WHAT THE TASK ASKS: Sift the listing for lines that hold the string "Kontaktní" and pull them out.

TASK INPUT:
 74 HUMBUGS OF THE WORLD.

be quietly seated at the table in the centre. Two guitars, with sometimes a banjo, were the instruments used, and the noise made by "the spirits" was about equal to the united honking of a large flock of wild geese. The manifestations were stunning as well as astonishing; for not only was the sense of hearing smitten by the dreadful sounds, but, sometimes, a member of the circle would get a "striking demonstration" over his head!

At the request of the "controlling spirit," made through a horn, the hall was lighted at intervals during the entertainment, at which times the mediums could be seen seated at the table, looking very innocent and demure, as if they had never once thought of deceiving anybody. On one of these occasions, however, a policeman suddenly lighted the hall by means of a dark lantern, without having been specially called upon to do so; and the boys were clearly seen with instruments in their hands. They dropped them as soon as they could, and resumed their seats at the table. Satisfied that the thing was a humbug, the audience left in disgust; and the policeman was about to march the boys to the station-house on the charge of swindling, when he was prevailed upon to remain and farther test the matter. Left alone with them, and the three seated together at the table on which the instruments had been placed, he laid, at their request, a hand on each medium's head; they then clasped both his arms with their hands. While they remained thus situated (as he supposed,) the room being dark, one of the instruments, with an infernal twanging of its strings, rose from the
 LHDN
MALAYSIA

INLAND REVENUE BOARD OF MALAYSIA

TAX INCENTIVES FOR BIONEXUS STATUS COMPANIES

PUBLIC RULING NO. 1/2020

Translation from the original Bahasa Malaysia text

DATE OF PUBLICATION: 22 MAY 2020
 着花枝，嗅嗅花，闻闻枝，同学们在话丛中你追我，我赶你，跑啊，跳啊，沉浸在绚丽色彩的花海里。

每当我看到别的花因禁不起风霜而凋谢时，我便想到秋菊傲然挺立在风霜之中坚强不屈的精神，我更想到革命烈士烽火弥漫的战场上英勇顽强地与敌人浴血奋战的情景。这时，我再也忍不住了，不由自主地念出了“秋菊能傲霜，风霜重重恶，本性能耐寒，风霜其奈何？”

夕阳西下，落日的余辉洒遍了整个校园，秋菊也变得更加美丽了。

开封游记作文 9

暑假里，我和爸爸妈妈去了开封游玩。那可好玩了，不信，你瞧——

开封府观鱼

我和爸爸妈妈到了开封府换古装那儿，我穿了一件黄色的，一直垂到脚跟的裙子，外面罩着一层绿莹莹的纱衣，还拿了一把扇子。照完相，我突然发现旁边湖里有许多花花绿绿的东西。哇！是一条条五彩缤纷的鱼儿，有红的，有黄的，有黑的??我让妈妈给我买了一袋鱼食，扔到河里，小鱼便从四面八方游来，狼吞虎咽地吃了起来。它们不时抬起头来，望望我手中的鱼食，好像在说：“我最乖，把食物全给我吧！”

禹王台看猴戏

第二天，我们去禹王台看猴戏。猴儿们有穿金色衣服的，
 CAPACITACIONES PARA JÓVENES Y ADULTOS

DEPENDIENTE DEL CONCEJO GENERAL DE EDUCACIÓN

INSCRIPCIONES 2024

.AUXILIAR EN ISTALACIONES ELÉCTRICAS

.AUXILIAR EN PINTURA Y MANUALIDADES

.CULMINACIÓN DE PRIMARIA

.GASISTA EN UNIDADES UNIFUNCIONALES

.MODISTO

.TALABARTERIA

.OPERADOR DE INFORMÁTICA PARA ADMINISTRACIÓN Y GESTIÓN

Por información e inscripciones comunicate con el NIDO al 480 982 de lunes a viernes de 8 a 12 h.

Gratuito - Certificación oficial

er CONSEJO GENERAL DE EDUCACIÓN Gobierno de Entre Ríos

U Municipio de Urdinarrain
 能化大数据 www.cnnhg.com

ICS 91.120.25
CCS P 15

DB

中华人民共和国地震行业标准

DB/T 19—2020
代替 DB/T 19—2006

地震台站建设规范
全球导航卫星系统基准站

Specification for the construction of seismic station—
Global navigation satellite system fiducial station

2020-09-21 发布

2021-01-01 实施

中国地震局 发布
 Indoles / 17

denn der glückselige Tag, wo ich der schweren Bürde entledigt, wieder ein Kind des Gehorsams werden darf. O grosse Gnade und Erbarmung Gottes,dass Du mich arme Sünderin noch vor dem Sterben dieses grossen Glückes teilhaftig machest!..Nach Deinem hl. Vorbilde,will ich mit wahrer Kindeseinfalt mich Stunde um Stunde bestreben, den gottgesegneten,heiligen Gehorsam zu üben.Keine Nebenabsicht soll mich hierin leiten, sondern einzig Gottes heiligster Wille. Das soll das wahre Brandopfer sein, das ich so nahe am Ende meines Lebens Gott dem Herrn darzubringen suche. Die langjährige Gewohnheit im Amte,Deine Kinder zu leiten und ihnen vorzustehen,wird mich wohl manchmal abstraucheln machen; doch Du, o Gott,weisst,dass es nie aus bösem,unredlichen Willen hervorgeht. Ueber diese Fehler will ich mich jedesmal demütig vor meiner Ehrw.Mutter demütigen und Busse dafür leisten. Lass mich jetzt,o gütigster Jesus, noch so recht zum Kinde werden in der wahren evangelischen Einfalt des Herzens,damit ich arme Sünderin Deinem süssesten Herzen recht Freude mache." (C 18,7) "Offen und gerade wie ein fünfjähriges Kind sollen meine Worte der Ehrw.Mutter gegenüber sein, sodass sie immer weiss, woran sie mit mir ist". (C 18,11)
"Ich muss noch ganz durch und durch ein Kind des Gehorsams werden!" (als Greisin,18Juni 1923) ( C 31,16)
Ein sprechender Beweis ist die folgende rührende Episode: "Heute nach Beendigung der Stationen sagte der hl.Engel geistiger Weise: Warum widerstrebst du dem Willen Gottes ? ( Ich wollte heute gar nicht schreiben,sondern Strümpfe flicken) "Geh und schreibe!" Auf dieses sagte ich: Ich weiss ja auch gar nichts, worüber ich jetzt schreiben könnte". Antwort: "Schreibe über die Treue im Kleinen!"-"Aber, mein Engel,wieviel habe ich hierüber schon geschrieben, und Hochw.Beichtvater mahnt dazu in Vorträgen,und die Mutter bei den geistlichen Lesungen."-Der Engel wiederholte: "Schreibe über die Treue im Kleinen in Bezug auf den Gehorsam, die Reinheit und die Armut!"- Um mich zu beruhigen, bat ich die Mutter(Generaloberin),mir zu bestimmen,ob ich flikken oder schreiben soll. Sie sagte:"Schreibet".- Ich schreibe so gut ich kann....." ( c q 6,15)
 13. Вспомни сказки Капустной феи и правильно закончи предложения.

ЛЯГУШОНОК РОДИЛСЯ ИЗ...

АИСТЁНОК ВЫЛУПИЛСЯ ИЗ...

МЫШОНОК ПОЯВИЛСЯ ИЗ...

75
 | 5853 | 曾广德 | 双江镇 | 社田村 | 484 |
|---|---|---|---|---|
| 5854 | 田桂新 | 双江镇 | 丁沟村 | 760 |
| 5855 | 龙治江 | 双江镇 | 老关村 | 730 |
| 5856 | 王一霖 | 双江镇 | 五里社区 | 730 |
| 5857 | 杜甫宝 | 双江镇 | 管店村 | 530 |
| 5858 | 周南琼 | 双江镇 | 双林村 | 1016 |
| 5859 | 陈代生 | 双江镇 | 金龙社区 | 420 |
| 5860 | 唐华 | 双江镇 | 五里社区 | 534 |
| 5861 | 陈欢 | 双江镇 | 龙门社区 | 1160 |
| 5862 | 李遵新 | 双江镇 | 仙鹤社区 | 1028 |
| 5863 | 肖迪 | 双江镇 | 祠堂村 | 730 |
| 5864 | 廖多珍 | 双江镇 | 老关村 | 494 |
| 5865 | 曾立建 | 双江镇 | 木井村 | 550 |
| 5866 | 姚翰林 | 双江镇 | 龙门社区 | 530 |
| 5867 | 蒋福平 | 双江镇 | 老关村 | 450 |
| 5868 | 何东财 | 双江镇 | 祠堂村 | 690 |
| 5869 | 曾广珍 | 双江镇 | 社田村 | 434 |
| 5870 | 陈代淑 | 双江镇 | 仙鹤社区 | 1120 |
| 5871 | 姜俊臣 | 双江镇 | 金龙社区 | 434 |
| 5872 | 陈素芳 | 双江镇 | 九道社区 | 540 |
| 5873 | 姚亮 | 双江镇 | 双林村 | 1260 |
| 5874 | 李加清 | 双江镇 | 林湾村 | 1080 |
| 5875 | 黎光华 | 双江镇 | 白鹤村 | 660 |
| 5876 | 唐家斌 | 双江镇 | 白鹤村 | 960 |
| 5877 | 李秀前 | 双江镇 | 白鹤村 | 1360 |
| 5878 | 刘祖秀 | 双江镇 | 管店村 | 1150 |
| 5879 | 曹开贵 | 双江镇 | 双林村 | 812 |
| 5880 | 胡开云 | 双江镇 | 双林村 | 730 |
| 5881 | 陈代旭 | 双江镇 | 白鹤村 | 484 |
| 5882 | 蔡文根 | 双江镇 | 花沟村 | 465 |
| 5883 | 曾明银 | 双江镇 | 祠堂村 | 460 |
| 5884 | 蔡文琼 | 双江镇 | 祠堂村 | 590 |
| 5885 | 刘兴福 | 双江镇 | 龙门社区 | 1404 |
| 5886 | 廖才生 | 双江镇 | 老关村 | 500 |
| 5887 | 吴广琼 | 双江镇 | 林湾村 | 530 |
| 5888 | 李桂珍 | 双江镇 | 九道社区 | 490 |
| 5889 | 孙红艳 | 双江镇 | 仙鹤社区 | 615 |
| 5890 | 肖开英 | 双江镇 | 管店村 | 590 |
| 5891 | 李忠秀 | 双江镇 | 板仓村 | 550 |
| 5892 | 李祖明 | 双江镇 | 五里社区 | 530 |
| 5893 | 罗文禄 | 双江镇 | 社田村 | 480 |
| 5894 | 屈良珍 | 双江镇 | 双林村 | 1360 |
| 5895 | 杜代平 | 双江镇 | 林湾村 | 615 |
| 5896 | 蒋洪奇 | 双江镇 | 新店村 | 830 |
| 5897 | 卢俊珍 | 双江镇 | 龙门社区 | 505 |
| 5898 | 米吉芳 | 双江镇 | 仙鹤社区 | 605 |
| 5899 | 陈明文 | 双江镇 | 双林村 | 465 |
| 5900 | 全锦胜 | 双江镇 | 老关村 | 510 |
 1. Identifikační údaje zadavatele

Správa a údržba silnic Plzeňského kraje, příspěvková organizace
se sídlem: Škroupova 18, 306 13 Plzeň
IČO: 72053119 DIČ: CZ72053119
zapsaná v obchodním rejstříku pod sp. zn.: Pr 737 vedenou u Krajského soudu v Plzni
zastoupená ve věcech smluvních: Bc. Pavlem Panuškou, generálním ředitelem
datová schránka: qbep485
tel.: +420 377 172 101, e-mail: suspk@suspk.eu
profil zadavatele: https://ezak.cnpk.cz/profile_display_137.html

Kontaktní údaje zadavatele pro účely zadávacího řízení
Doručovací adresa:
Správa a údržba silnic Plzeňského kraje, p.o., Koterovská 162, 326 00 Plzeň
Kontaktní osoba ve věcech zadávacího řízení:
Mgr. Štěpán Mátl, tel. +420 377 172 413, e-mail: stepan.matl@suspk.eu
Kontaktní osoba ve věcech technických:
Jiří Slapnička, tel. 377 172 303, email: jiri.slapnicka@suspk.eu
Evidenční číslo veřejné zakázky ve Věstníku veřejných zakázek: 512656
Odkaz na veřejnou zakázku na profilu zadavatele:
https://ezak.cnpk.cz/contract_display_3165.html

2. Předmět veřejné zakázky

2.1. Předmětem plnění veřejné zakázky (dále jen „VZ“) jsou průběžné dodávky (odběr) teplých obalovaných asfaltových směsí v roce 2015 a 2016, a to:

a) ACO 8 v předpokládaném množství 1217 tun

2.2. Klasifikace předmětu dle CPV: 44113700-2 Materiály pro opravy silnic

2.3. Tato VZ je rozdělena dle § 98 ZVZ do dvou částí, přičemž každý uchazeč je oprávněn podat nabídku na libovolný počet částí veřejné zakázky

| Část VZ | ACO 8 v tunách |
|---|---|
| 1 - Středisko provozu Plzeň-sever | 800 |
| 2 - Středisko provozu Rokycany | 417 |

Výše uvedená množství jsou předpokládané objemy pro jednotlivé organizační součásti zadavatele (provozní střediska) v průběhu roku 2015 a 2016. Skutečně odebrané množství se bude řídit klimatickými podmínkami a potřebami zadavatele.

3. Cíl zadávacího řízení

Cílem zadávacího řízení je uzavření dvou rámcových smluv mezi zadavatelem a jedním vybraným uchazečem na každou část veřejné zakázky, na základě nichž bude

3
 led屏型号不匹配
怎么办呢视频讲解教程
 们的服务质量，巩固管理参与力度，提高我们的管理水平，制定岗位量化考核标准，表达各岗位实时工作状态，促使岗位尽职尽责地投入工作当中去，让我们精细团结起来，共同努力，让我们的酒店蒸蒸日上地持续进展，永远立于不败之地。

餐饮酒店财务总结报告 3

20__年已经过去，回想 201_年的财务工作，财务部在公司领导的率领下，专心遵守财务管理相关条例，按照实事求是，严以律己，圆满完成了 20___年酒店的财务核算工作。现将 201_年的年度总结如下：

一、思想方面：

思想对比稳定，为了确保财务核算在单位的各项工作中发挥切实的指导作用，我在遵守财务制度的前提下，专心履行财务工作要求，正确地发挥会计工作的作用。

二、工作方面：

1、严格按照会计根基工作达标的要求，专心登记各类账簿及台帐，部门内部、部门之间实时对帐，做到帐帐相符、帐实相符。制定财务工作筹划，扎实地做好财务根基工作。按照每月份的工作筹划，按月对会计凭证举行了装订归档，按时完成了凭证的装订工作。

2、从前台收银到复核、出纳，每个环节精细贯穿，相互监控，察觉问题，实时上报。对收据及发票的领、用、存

PROBLEM SOLUTION:
Kontaktní údaje zadavatele pro účely zadávacího řízení
Kontaktní osoba ve věcech zadávacího řízení:
Kontaktní osoba ve věcech technických:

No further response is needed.